#### TASK PROMPT
Quote verbatim the portion of the Best Director ranking between "All 15 Best" and "all its own.", inclusive.

#### PROVIDED PASSAGE
********************
All 15 Best Director Oscar Winners From The 21st Century Ranked From Worst To Best

5. Danny Boyle – Slumdog Millionaire – 2008

There is something irrepressible about Danny Boyle’s work; a “Lust for Life,” to quote the surging soundtrack of “Trainspotting,” featuring Iggy Pop’s 1977 song. Flitting from genre to genre, each of his films is alive with possibility. From the opening sprint from the law in “Trainspotting” to the Bollywood dance number closing “Slumdog Millionaire,” these are movies that really move. Even “127 Hours,” the true-life tale of a man with his arm stuck under a rock, has an overcaffeinated energy all its own.
********************
#### DATASET EXCERPT
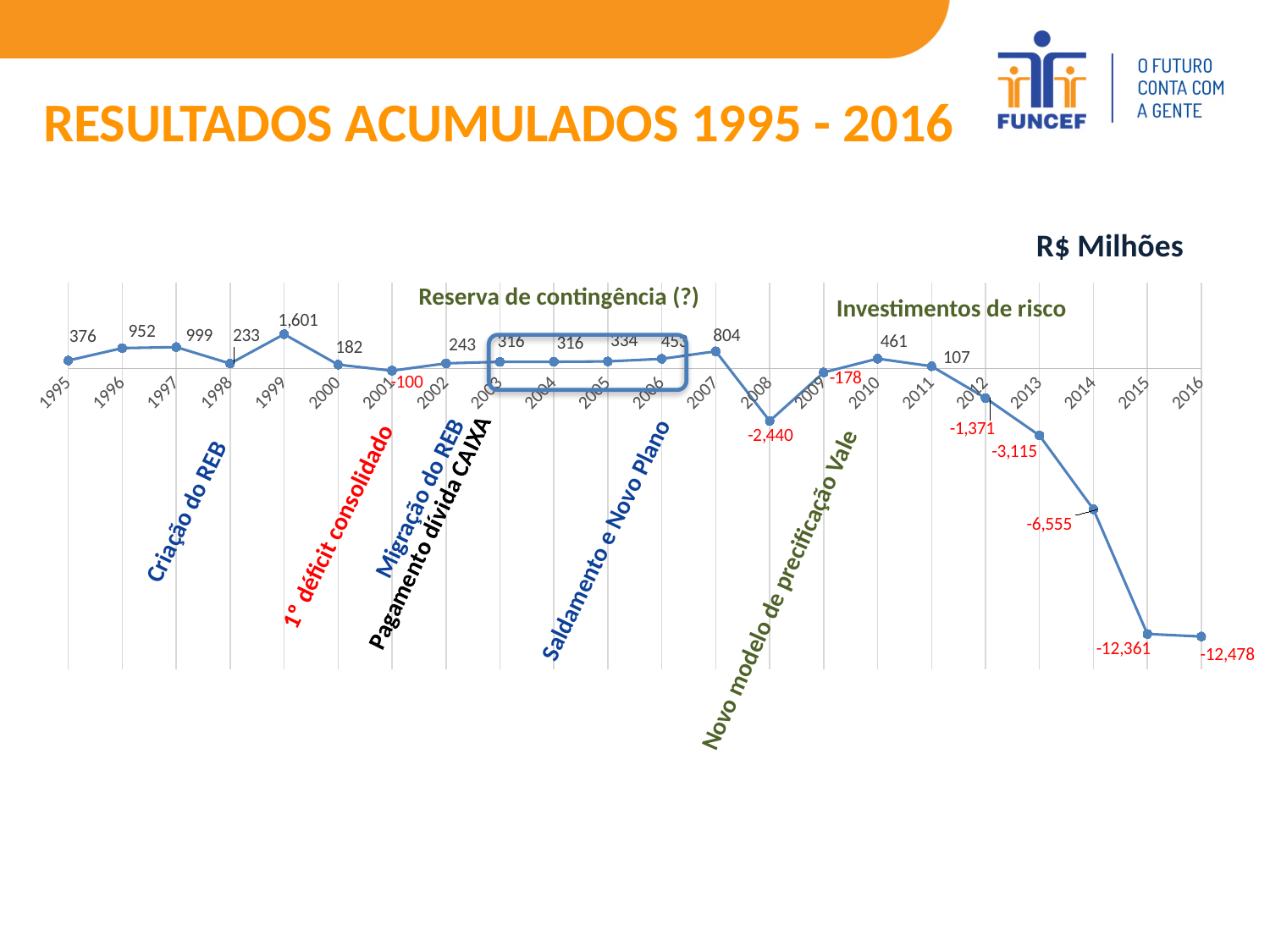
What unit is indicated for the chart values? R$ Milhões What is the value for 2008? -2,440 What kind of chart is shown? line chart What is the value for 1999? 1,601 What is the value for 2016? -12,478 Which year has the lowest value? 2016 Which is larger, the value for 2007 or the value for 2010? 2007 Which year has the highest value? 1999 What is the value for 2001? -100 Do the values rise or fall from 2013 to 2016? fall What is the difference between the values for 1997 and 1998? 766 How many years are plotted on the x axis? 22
********************
#### OUTPUT OF THE TASK
All 15 Best Director Oscar Winners From The 21st Century Ranked From Worst To Best

5. Danny Boyle – Slumdog Millionaire – 2008

There is something irrepressible about Danny Boyle’s work; a “Lust for Life,” to quote the surging soundtrack of “Trainspotting,” featuring Iggy Pop’s 1977 song. Flitting from genre to genre, each of his films is alive with possibility. From the opening sprint from the law in “Trainspotting” to the Bollywood dance number closing “Slumdog Millionaire,” these are movies that really move. Even “127 Hours,” the true-life tale of a man with his arm stuck under a rock, has an overcaffeinated energy all its own.